Po zakończeniu kariery zawodniczej w 1963 (chyba przedwcześnie, ale znów nękały go kontuzje; rozważał start w Tokio) zajął się w bydgoskim Zawiszy pracą szkoleniową, będąc trenerem m.in. takich biegaczy jak: Eryk Żelazny, Kazimierz Wardak, Stanisław Waśkiewicz, Marian Gęsicki, Jerzy Czaplewski i Jerzy Mathias. Kiedy kolejne badania lekarskie w wojsku (1977) ujawniły trwałe schorzenia (zużycie stawów kolan, zniekształcenie stawu biodrowego), otrzymuje trzeci stopień inwalidztwa, zdejmuje mundur wojskowy i wraz z rodziną przenosi się do Warszawy. Tu kończy kurs pilotów wycieczek zagranicznych (z językiem niemieckim) i w ten sposób dorabia do emerytury. Najlepszy sportowiec Polski w plebiscycie czytelników „PS” (1958). W tym samym roku ogłoszony najlepszym sportowcem świata (plebiscyt agencji światowych). Zasłużony mistrz sportu (1957), odznaczony m. in. złotym Medalem za Wybitne Osiągnięcia Sportowe (trzykrotnie, 1958 i dwa razy w 1960), Krzyżem Oficerskim (1960), Komandorskim (1979) i Komandorskim z Gwiazdą OOP (1998) oraz Orderem Olimpijskim – w uznaniu zasług na rzecz międzynarodowego ruchu olimpijskiego (1988). Laureat Nagrody im. J. Kusocińskiego (1979). Działacz sportowy od 1969. Wieloletni członek zarządu PKOl. Żonaty (Krystyna) miał troje dzieci: syna Janusza i dwie córki (Katarzyna, Małgorzata). Na ostatniej stronie wydanych wspomnień (Niezapomniane przeżycia, Warszawa 2000) napisał: „warto było poświęcić tyle wysiłku, zdrowia i wyrzeczeń, aby doświadczyć tego, co przeżyłem”. Zmarł 24 marca 2003 w Warszawie.

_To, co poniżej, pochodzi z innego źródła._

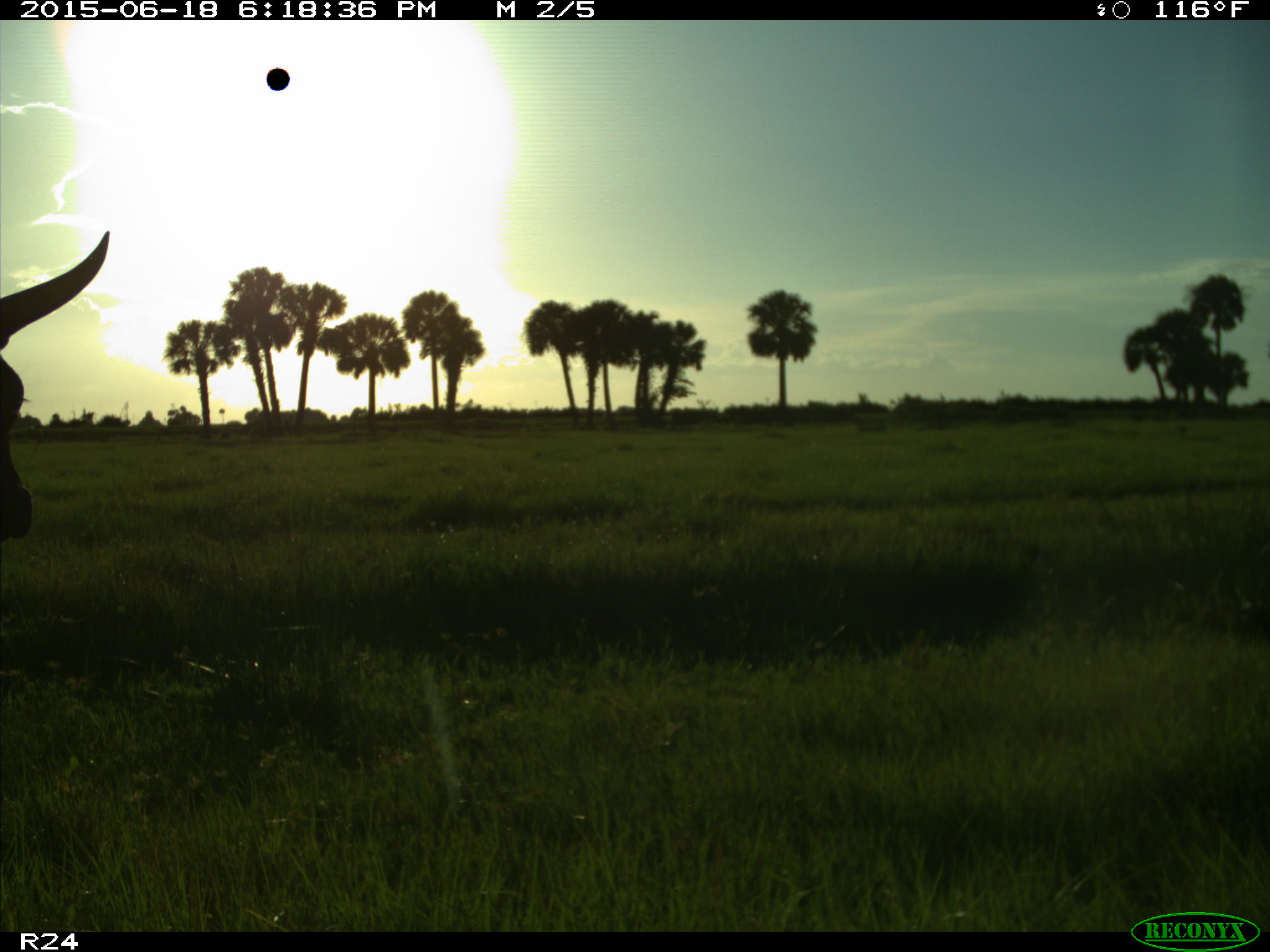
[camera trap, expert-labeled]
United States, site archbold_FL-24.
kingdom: Animalia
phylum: Chordata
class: Mammalia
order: Artiodactyla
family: Bovidae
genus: Bos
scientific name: Bos taurus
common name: domestic cow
Bos taurus (domestic cow).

*1956 Melbourne: 10000 m – 4. msc na 23 start. z czasem 29.05.0 (zw. W. Kuc ZSRR -28.45.6); 3000 m prz. – 5. msc w I przedb. (12 zaw.) z czasem 8.48.0, w finale nie startował z powodu odniesionej kontuzji (zw. C. Brasher, W. Brytania – 8.41.2).

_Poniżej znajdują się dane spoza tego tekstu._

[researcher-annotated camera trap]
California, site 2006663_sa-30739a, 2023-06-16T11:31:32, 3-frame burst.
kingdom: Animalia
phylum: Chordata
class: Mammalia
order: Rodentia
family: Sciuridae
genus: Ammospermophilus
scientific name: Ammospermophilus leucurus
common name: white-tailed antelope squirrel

*1960 Rzym: 10000 m – 7. msc na 32 start. z czasem 28.52.4 (zw. P. Bołotnikow ZSRR – 28.32.2); 3000 m prz. – 1. msc w II przedb. (10 zaw.) z czasem 8.49.6, 1. msc w finale (9 zaw.) z czasem 8.34.2, zdobywając złoty medal olimpijski.

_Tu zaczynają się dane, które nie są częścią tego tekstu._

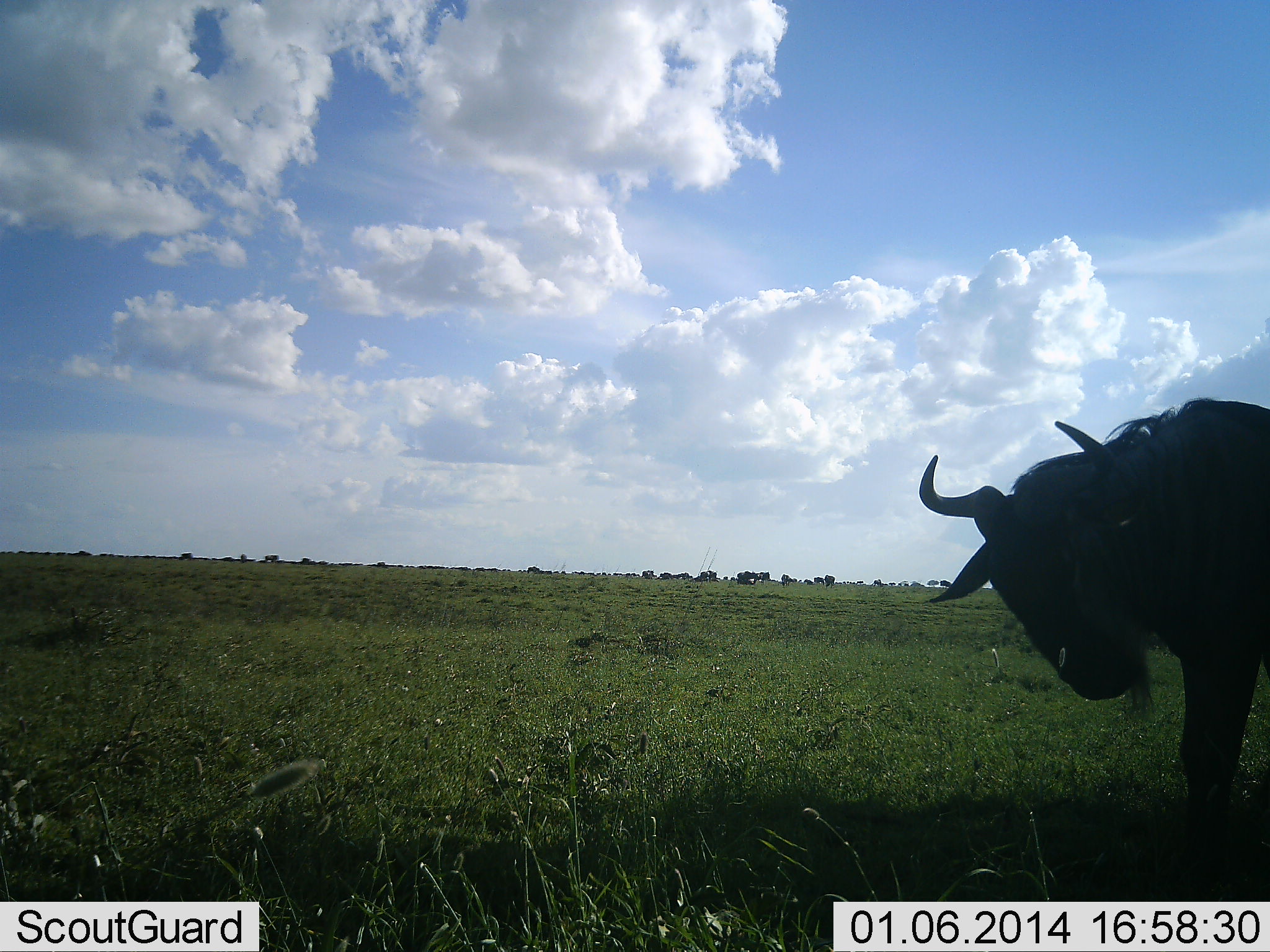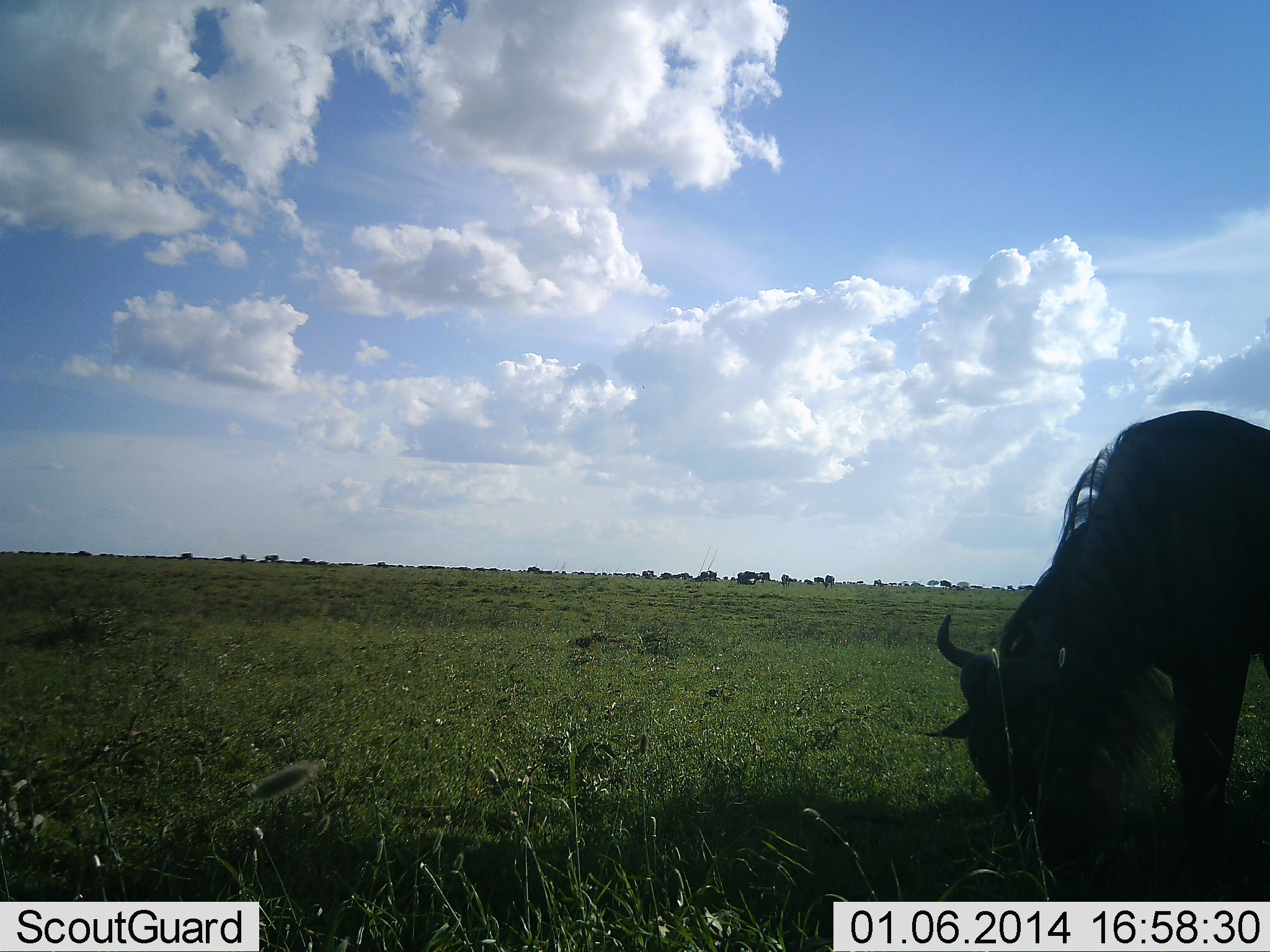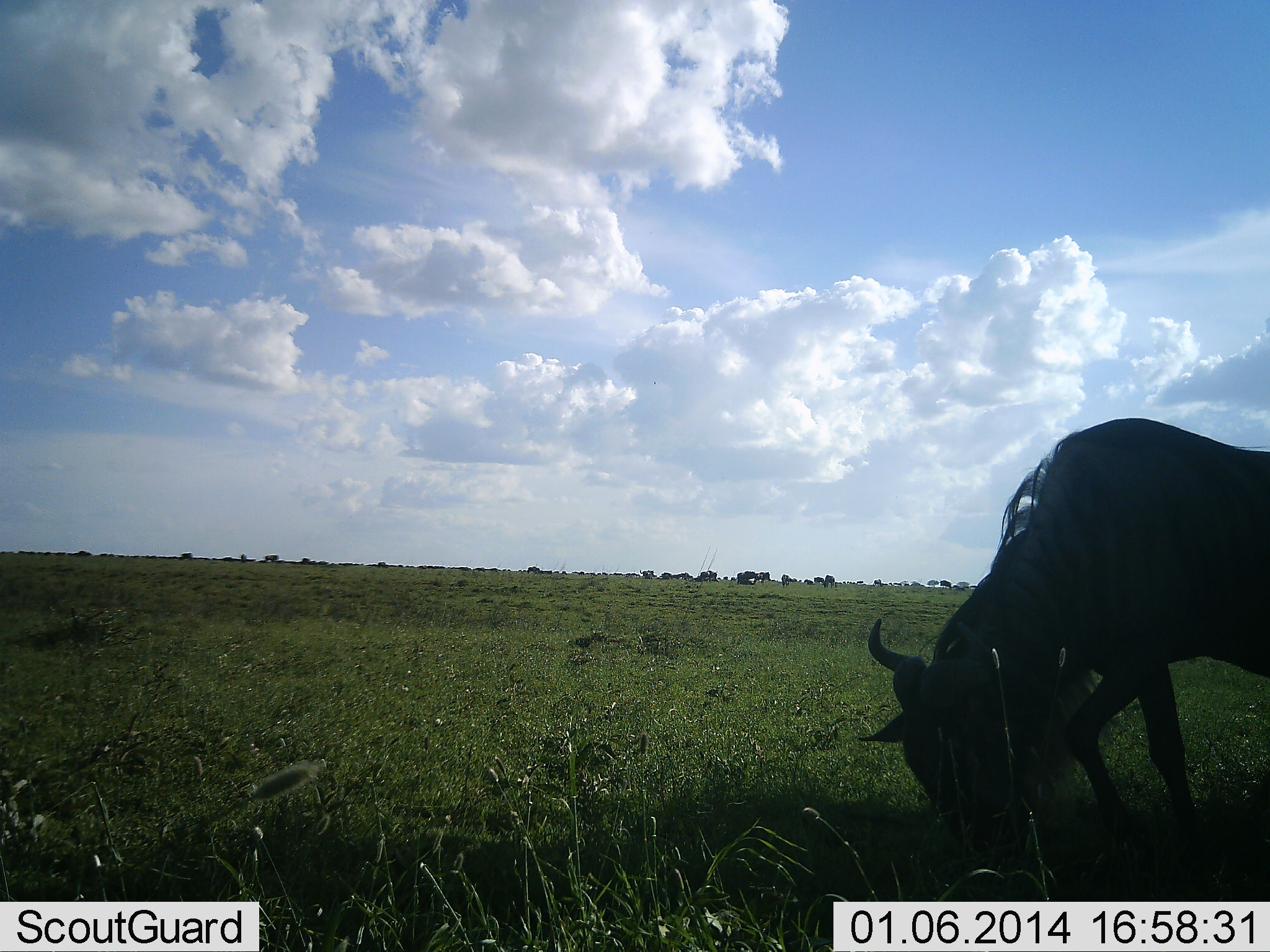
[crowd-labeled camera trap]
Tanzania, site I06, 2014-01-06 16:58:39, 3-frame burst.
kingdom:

Bibl.: Głuszek, Leksykon 1999, s. 245; Pawlak, Olimpijczycy, s. 138; Duński, Od Paryża, s. 438-439 (tu błędnie dzień urodzenia 13 sierpnia); Sportowcy XXX-lecia, s. 165-177; Krzyszkowiak Z., Niezapomniane przeżycia, Warszawa 2000; Encyklopedia Sławnych Polaków, s. 191-192; Łojewski, Mecze mężczyzn, s. 45 , 334; Encyklopedia (Statystyczna) LA, s. 8-10, 10, 36, 53, 99, 103, 118, 121, 135, 152-154; Kurzyński, Indeks LA 1945-1956 (oprac. niepubl.); MP mężczyzn 1945-2002 (oprac. PZLA niepubl.); MES, t. 1 , s. 312; zur Megede, Die Geschichte der olympischen Leichtathletik, s. 132, 136-137, 193, 199, 200; Mistrovstvi Evropy 1934-1974, s. 71, 75; Bydgoszczanie XX wieku, s.70-73; Kto jest kim, Ed. 2, 1989, s. 643-644, Ed. 3, 1993, s. 354; Najlepsi polscy, s. 91-101; Marcinek, Sportowe asy, s. 29-36; Zdzisław Krzyszkowiak na mecie życia, „Przegląd Sportowy”, 2003, nr 71, s. 2.